- WHAT THE TASK ASKS: Copy every caption in the data below word for word, leaving out the pictures.

- RAW DATA:
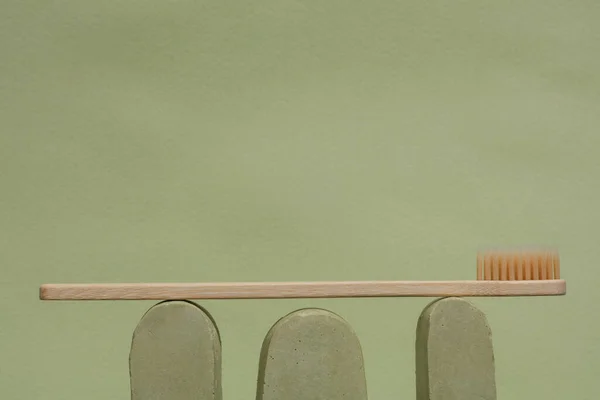 Öko Bambus Zahnbürste Auf Einem Welligen Stein Grüner Hintergrund — Stockfoto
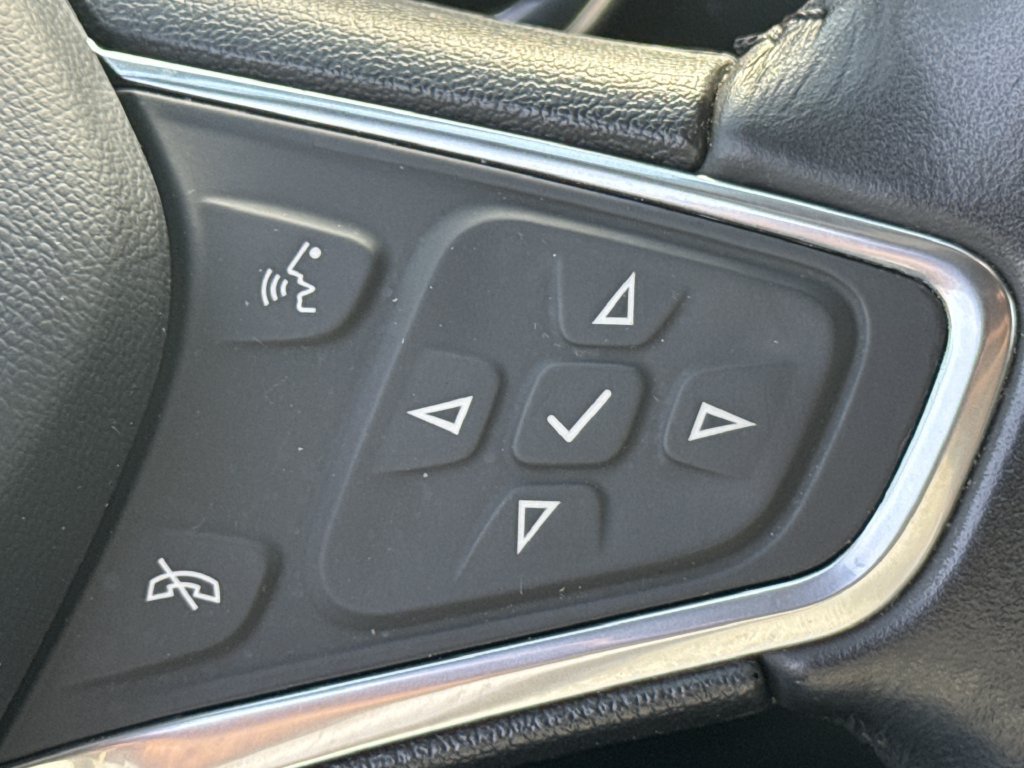 Used 2022 Chevrolet Equinox LT AWD/4WD image 25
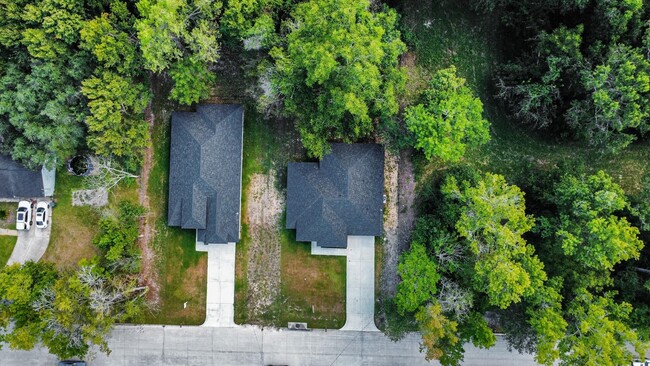 Building Photo - 517 Lovers Ln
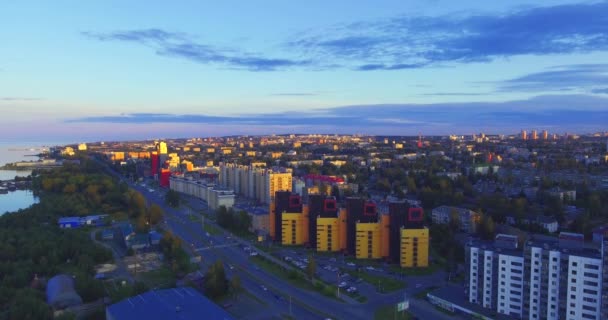 Воздушный Городской Пейзаж Вечером — стоковое видео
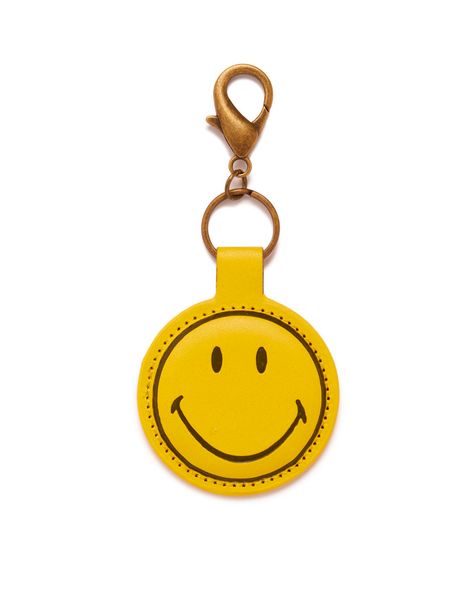 OFFICIAL COLLABORATION WITH SMILEY® The happiest keychain you'll ever see. Details: Smiley face keychain Vintage inspired hardware Comes in a smiley giftbox Smiley Keychain, Smiley Face Gifts, Face Keychain, Love Smiley, Recycle Bag, Smiley Faces, Web Icons, Lucky Charms, Beauty And Lifestyle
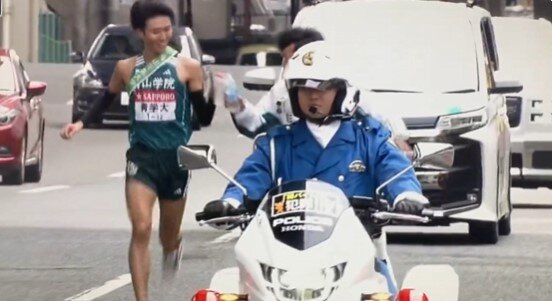 【画像】箱根駅伝、横浜で出てきた給水係のおじいちゃん　→　実はとんでもない超大物だと判明してネット騒然！　先生、何やってるんですかｗｗｗｗｗ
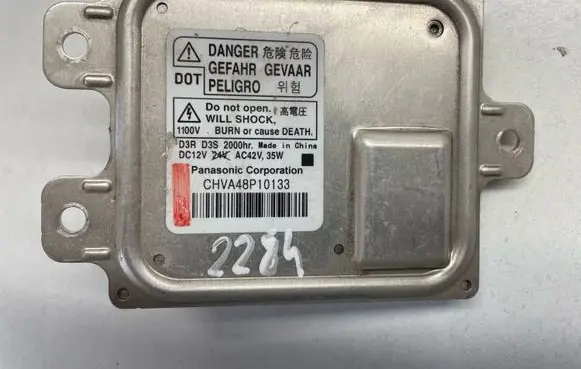 Dodge Challenger Headlight ballast module Xenon 68254149AA CHVA48P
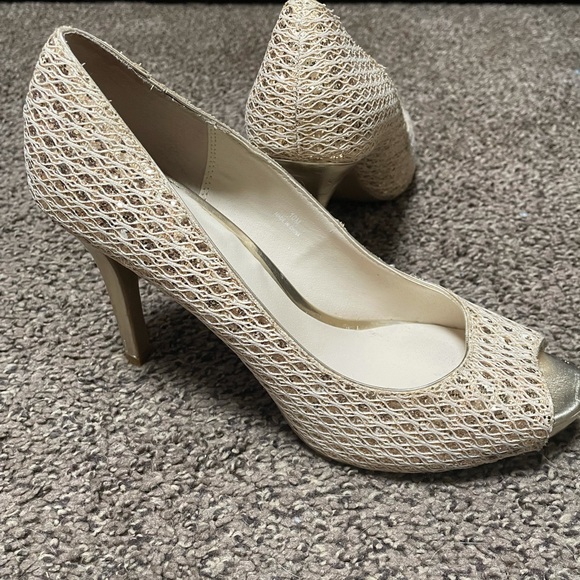 Audrey Brooke Gold Heels - Picture 5 of 6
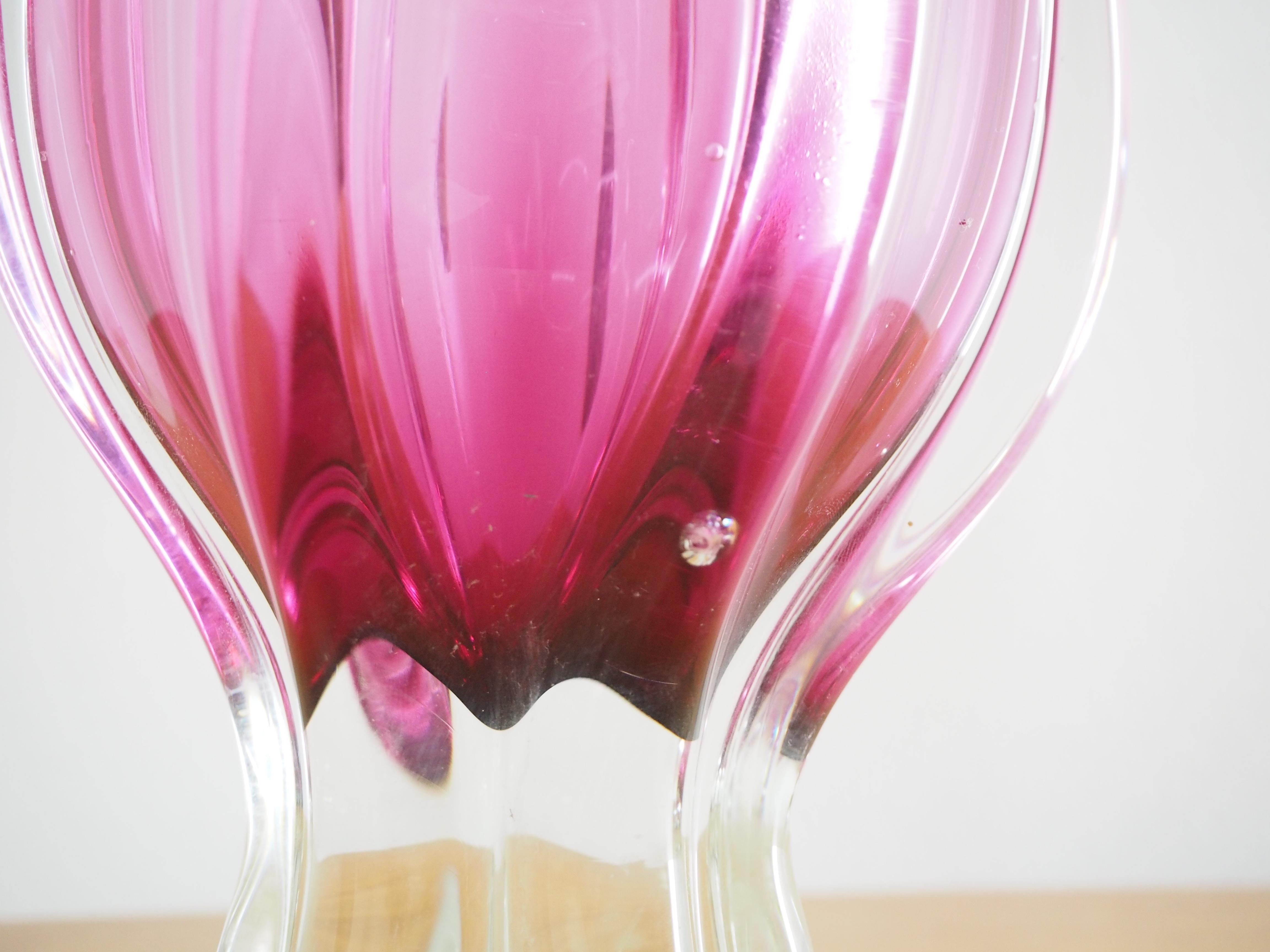 Tchèque Vase en verre d'art de Josef Hospodka pour Chribska Glassworks, années 1960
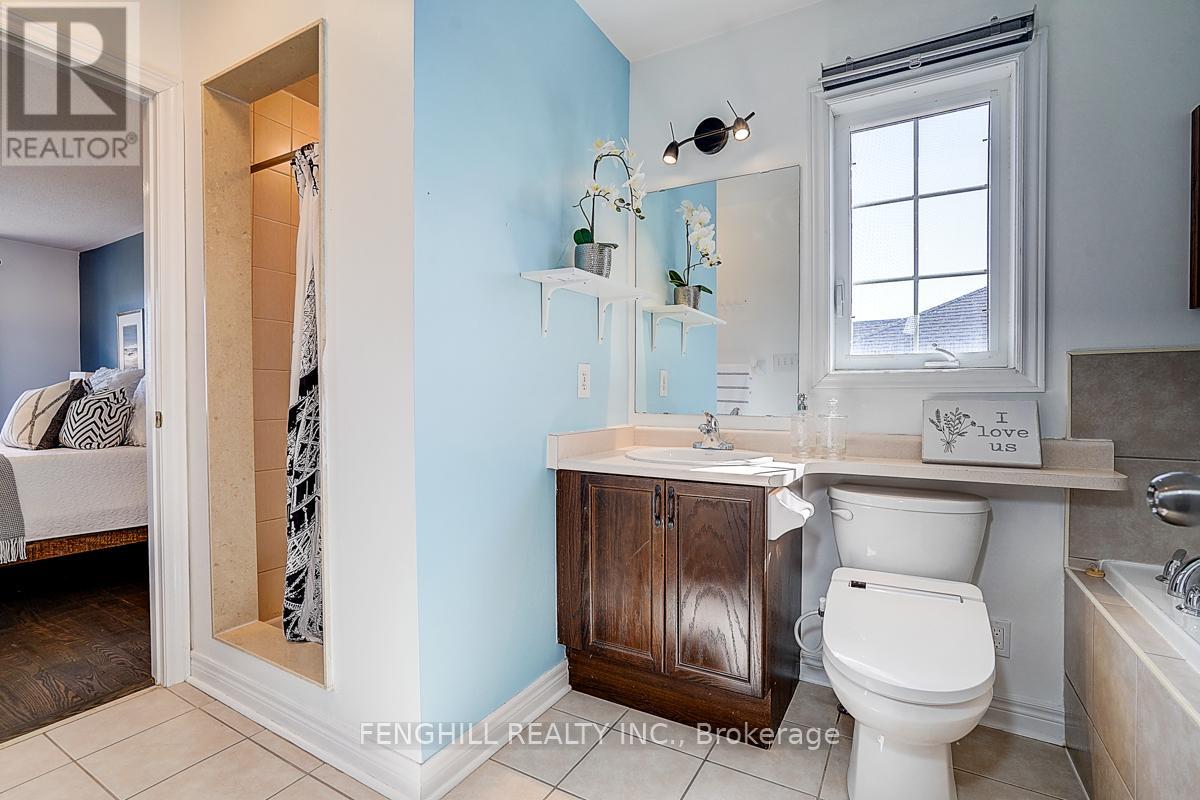 375 WHITE'S HILL AVENUE - 25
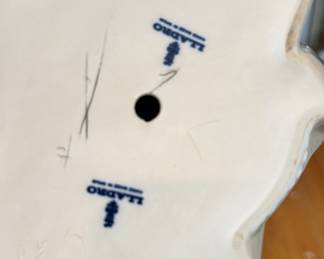 Lladro Embroiderer. Photo 2 of 2.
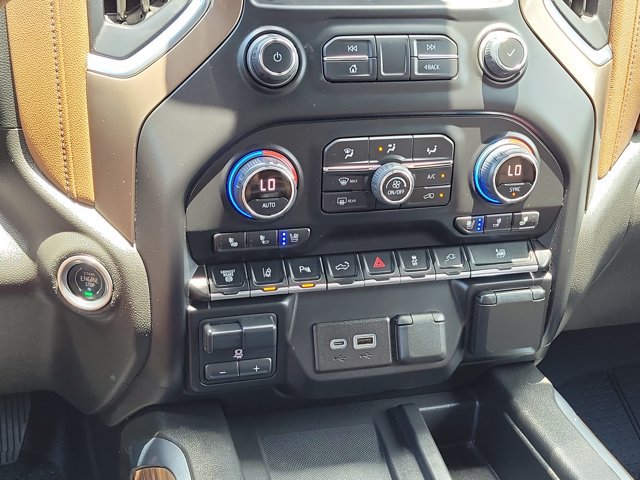 Used 2022 Chevrolet Silverado 3500 High Country w/ Technology Package AWD/4WD image 29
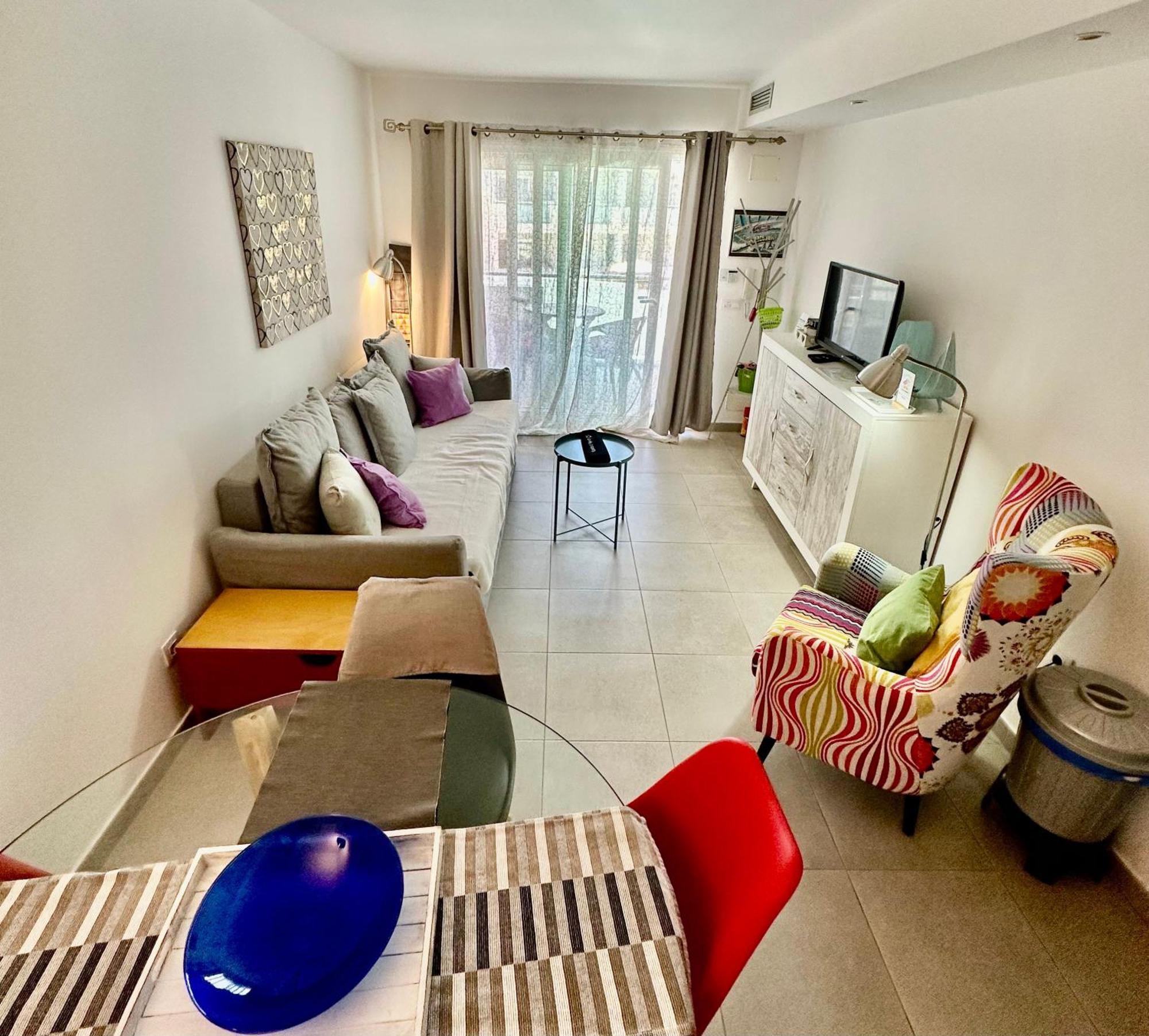 קורלחו Tutti Frutti Con Piscina, Terraza Soleada Privada, Primera Planta Y Wi-Fi מראה חיצוני תמונה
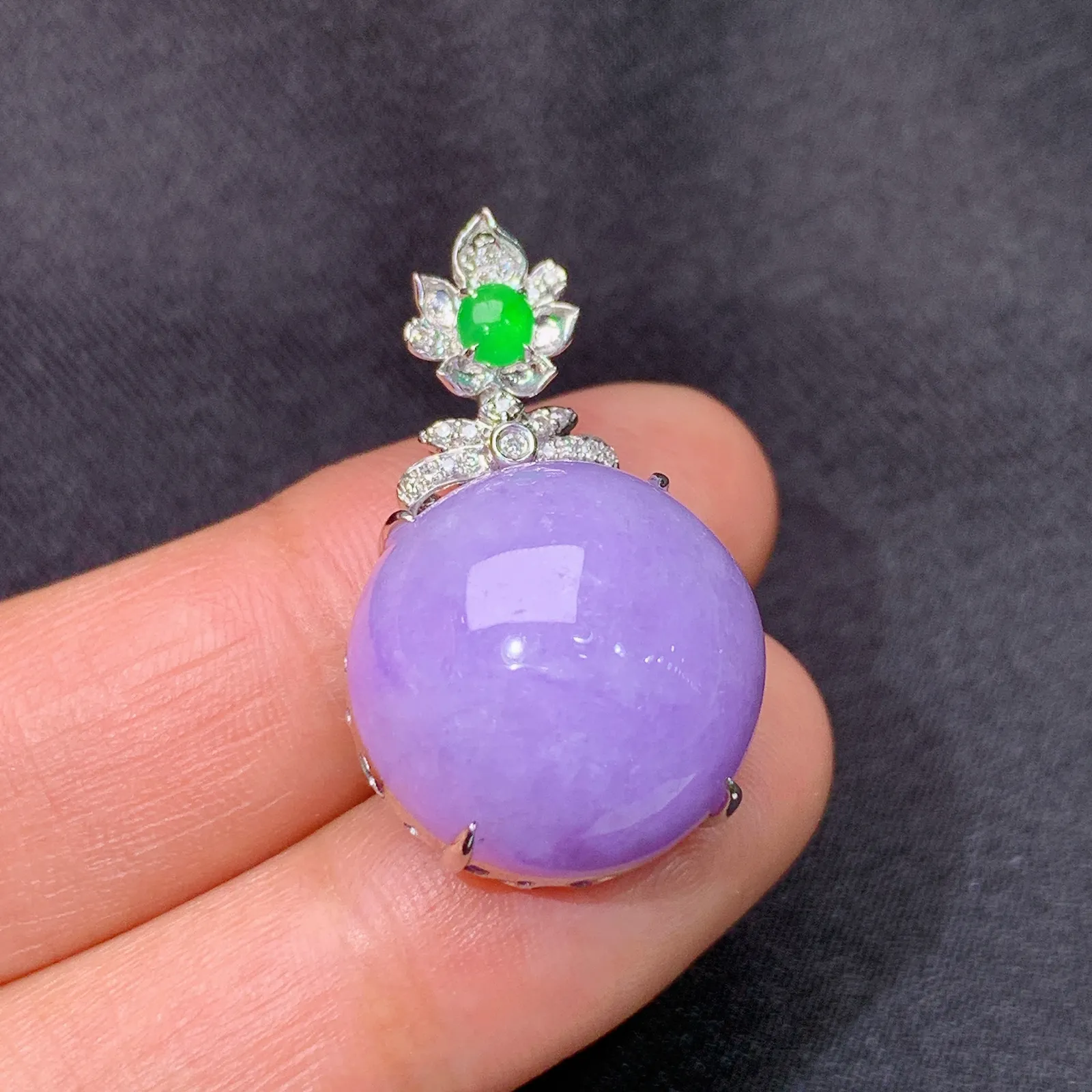 紫罗兰蛋面吊坠，18k金镶嵌，温润细腻，颜色浓郁，Xyg 尺寸28*16.8*12.6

- ANSWER SPACE:
 Öko Bambus Zahnbürste Auf Einem Welligen Stein Grüner Hintergrund — Stockfoto
 Used 2022 Chevrolet Equinox LT AWD/4WD image 25
 Building Photo - 517 Lovers Ln
 Воздушный Городской Пейзаж Вечером — стоковое видео
 OFFICIAL COLLABORATION WITH SMILEY® The happiest keychain you'll ever see. Details: Smiley face keychain Vintage inspired hardware Comes in a smiley giftbox Smiley Keychain, Smiley Face Gifts, Face Keychain, Love Smiley, Recycle Bag, Smiley Faces, Web Icons, Lucky Charms, Beauty And Lifestyle
 【画像】箱根駅伝、横浜で出てきた給水係のおじいちゃん　→　実はとんでもない超大物だと判明してネット騒然！　先生、何やってるんですかｗｗｗｗｗ
 Dodge Challenger Headlight ballast module Xenon 68254149AA CHVA48P
 Audrey Brooke Gold Heels - Picture 5 of 6
 Tchèque Vase en verre d'art de Josef Hospodka pour Chribska Glassworks, années 1960
 375 WHITE'S HILL AVENUE - 25
 Lladro Embroiderer. Photo 2 of 2.
 Used 2022 Chevrolet Silverado 3500 High Country w/ Technology Package AWD/4WD image 29
 קורלחו Tutti Frutti Con Piscina, Terraza Soleada Privada, Primera Planta Y Wi-Fi מראה חיצוני תמונה
 紫罗兰蛋面吊坠，18k金镶嵌，温润细腻，颜色浓郁，Xyg 尺寸28*16.8*12.6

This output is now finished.